Proxy is a brilliant, beautiful and genuinely dirty book. Intermittent epigraphs from David Berlinski's A Tour of the Calculus prompt you to read for the mathematical, for thinking/writing that is or is symbolic of "two austere abstractions—change in position and change in time." But there is more. "Under the mathematician's hands" are the next words in that sentence of Berlinski's. Be warned: you are under the hand of r. erica doyle and under her hand, there is, indeed, "voluptuous" specificity of experience and imagination. Her prose control is breathtaking; change in position and change in time is prosody; position and time, too, the elementary axes of "fuck" and "love," history and/of persons. Did I say this is a brilliant book? And dirty:
When you can't fuck hunger makes you walk the streets alone and
weep. If the moon is full your womb is an aching crater. The doctor
says your hormones are fucked up. She wants you to take the pill
to stabilize them. They make you feel pregnant and bitter and you
won't stop smoking. You quit taking them though it means you will
get cancer. The eggs struggle against the membrane and wait to be
let out, die and decay there, festering cysts. On the sonogram, your
ovaries like asteroids against the tulips of your fallopian tubes.

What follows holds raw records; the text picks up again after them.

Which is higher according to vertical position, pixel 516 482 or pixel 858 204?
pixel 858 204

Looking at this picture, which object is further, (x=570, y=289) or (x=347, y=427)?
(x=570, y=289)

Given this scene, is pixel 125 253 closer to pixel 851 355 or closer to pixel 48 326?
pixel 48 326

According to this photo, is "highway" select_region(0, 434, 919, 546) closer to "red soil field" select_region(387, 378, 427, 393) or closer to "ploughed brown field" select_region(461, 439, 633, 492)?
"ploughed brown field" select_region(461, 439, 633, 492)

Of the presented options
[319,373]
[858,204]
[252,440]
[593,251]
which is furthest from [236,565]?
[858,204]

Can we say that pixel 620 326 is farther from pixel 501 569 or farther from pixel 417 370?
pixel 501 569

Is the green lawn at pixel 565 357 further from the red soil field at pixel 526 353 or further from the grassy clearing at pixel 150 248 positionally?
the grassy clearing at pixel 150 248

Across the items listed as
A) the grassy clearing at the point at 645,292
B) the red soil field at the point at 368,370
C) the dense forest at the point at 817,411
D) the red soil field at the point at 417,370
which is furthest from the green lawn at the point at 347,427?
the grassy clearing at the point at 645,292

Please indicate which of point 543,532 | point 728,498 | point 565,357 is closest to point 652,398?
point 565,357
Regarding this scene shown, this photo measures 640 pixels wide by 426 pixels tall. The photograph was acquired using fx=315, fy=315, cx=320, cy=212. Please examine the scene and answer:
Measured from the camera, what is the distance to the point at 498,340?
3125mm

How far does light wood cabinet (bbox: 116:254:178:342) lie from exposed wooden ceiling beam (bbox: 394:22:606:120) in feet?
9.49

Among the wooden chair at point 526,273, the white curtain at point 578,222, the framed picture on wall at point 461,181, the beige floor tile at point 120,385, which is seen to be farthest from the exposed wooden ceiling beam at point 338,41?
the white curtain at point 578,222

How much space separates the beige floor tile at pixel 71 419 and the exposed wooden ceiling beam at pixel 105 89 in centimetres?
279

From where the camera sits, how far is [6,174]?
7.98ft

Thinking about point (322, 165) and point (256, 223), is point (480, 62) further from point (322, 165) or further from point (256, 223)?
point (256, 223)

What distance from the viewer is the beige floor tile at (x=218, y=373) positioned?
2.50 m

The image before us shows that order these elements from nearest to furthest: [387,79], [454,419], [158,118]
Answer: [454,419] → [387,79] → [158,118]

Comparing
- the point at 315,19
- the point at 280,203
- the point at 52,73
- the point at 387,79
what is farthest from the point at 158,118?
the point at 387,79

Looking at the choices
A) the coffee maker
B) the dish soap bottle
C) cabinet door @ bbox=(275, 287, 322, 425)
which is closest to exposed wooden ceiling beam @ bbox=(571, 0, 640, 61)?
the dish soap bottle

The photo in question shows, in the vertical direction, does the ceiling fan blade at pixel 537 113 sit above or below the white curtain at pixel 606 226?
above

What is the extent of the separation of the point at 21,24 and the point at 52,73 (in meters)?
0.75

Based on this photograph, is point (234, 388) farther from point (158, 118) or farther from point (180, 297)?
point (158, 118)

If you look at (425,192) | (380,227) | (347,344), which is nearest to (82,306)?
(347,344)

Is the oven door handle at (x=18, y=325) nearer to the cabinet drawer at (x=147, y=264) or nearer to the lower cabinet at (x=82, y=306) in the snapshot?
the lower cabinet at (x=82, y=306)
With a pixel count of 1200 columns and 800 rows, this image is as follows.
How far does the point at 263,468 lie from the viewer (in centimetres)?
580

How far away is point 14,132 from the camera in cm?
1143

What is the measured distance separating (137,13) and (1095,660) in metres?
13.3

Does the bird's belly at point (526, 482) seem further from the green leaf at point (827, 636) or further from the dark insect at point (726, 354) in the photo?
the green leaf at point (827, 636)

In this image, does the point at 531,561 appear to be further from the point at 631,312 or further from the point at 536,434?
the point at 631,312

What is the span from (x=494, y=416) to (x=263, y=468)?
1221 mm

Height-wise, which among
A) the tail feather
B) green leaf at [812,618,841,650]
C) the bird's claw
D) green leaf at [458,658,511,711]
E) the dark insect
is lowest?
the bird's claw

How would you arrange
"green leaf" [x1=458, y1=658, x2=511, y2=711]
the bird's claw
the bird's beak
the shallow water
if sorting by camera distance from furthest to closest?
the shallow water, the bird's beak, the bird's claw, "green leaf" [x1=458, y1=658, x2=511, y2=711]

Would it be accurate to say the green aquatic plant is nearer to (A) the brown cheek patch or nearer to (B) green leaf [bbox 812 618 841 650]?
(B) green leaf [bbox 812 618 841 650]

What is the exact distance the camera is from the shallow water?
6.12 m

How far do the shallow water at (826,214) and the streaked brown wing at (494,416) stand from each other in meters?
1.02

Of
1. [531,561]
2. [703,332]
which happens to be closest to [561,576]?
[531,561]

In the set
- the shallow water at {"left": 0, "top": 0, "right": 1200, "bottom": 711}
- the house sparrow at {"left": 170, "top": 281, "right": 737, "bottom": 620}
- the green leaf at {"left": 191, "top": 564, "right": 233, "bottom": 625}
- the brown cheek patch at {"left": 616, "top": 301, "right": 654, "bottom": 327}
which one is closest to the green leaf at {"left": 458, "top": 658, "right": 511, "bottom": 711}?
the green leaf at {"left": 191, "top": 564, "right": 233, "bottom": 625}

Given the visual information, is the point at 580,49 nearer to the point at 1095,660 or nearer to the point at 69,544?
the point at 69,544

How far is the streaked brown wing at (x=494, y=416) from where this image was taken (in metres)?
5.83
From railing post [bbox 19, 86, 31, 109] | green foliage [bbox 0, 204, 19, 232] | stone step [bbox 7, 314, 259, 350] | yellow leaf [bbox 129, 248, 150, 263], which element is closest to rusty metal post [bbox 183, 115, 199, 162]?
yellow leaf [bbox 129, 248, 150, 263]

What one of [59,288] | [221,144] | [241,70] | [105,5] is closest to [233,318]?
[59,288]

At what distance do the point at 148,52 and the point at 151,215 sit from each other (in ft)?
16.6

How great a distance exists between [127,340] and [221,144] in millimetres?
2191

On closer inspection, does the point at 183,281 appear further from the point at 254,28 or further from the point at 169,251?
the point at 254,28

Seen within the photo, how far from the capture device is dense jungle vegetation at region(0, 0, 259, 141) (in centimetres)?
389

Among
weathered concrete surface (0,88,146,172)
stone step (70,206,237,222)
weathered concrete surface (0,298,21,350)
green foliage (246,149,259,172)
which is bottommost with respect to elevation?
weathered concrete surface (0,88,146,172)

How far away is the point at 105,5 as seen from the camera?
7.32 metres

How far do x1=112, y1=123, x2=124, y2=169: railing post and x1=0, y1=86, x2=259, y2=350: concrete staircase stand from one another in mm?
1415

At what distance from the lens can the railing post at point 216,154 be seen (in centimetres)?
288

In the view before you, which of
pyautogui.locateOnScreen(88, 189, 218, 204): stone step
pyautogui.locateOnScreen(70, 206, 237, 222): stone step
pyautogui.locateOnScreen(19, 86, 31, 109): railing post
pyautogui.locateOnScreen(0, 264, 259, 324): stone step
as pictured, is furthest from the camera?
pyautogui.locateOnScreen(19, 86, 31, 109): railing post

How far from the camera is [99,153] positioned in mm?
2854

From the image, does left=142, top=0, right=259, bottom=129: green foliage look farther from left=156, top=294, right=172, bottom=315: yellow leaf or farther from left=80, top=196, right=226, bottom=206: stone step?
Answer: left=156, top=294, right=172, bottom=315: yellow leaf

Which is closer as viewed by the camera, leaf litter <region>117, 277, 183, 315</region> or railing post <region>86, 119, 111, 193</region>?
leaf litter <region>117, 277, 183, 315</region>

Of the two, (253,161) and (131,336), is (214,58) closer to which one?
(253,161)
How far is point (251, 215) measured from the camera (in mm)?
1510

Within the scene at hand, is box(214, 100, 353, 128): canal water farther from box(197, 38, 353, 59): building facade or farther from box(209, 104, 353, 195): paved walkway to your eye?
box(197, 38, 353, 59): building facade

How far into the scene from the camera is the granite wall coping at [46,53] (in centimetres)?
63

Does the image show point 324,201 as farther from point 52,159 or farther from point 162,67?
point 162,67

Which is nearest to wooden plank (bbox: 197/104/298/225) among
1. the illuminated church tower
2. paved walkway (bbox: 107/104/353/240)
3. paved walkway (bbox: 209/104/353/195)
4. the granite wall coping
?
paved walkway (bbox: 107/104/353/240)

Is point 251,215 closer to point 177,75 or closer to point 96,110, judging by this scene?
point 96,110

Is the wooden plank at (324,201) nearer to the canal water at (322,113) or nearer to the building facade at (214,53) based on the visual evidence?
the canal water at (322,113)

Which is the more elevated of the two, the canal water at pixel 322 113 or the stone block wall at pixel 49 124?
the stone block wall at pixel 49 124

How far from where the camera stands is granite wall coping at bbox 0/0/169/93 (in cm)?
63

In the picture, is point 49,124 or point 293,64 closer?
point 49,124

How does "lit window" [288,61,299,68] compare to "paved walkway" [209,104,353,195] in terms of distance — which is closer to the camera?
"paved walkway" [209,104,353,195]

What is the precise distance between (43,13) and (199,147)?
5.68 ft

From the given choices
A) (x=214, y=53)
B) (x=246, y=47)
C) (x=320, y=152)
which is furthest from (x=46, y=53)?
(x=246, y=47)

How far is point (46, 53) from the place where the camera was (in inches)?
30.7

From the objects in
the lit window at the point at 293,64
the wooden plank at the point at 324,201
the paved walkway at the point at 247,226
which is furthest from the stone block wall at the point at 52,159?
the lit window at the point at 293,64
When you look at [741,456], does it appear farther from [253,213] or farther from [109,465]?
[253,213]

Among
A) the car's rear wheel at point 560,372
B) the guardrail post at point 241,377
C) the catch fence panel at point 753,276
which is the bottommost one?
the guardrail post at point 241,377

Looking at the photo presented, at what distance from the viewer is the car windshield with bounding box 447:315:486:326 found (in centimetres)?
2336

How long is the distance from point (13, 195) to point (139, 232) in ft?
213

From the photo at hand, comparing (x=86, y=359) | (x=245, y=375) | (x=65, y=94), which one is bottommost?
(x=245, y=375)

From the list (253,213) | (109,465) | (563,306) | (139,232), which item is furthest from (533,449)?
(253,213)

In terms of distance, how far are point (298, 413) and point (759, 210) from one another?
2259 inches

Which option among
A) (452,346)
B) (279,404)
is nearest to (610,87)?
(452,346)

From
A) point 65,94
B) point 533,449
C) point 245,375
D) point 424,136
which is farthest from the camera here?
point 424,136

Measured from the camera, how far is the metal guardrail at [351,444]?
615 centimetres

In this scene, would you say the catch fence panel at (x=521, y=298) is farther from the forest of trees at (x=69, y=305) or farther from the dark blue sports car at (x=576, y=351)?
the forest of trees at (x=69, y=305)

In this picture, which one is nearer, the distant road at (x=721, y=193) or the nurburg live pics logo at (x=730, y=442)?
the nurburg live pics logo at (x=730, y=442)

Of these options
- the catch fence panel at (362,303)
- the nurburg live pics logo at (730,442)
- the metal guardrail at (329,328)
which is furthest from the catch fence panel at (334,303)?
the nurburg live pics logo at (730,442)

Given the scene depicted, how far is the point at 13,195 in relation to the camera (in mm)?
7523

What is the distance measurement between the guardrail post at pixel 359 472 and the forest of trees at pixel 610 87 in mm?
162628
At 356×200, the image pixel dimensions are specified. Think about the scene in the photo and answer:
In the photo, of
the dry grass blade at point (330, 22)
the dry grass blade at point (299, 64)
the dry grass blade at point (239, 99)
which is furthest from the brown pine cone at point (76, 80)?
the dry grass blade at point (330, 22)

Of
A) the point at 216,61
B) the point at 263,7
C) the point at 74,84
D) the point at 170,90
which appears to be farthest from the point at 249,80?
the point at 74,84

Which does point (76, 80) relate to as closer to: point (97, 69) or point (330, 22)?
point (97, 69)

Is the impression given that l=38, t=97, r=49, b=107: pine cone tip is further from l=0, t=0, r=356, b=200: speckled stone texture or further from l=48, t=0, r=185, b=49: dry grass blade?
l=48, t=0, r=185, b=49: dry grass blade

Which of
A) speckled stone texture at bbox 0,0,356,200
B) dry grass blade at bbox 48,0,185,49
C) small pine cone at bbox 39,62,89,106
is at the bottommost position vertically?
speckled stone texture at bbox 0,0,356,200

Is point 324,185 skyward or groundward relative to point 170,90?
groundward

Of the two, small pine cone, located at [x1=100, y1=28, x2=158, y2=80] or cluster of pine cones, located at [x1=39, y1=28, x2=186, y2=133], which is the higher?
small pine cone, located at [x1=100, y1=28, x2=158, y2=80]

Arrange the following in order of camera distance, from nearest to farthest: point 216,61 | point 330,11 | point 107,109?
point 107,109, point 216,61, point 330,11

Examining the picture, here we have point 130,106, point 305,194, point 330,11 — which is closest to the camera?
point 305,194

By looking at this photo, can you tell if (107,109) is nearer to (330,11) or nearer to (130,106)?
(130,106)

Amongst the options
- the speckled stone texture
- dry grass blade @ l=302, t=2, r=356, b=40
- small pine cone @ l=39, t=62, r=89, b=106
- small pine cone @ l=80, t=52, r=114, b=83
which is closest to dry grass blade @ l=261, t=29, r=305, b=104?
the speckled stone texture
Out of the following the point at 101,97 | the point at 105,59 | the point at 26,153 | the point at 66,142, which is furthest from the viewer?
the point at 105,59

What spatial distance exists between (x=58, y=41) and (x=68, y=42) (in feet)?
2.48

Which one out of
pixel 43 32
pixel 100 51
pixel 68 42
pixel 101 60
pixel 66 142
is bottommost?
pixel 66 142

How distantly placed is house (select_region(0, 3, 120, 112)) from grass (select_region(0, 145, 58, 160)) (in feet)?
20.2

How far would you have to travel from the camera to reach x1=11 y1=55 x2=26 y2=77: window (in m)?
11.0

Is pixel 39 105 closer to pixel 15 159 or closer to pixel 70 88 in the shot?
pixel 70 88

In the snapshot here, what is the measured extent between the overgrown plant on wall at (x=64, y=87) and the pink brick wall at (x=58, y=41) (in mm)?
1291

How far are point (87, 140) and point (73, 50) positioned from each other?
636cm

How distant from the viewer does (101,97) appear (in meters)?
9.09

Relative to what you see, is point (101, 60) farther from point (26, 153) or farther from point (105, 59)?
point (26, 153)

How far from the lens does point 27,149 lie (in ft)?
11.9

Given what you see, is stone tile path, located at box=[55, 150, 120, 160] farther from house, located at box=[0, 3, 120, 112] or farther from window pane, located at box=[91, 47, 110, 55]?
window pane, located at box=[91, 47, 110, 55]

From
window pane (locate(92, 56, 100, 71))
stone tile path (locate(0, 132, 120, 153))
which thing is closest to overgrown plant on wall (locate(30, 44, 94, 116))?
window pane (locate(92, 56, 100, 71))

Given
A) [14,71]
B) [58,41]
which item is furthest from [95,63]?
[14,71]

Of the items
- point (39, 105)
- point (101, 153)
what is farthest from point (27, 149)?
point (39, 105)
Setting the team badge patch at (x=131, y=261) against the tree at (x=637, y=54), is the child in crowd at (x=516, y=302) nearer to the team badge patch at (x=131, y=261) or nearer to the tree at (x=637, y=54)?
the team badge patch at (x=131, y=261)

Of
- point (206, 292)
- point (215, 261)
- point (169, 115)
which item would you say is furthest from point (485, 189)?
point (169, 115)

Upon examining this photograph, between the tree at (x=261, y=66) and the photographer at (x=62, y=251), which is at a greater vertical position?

The doctor says your hormones are fucked up. When I say dirty, I mean, I crave and think all the time about writing that treats sexuality as a vivid and constant presence in thought, in the thought of a woman. I mean sex that is not abstract, but often confused with ideas about consciousness. r. erica doyle is running away with this kind of thinking and writing. Look, I'm not a psychoanalyst and my hormones are definitely fucked up because I am human. Titillation is a measure of reckoning with the unmanageable if not unnameable—not unexamined—properties of desire.… Proxy for intelligence, as words on the page put down there by a woman. For, also, the lived conditions of intimate reaching, consideration of which often extends to physically reaching for (inside) the body of another. Of another/proxy. What is a proxy for oneself? Is everything a proxy for oneself? What is not? Why not? Dirty, as in, in the economy of intimate exchange, "This may just pinch a little bit. You're going to feel some stinging. Now this might burn for a second. This might hurt but it won't kill you."
I am so pleased to be writing in her time and position. I wish to rise to the occasion of her work.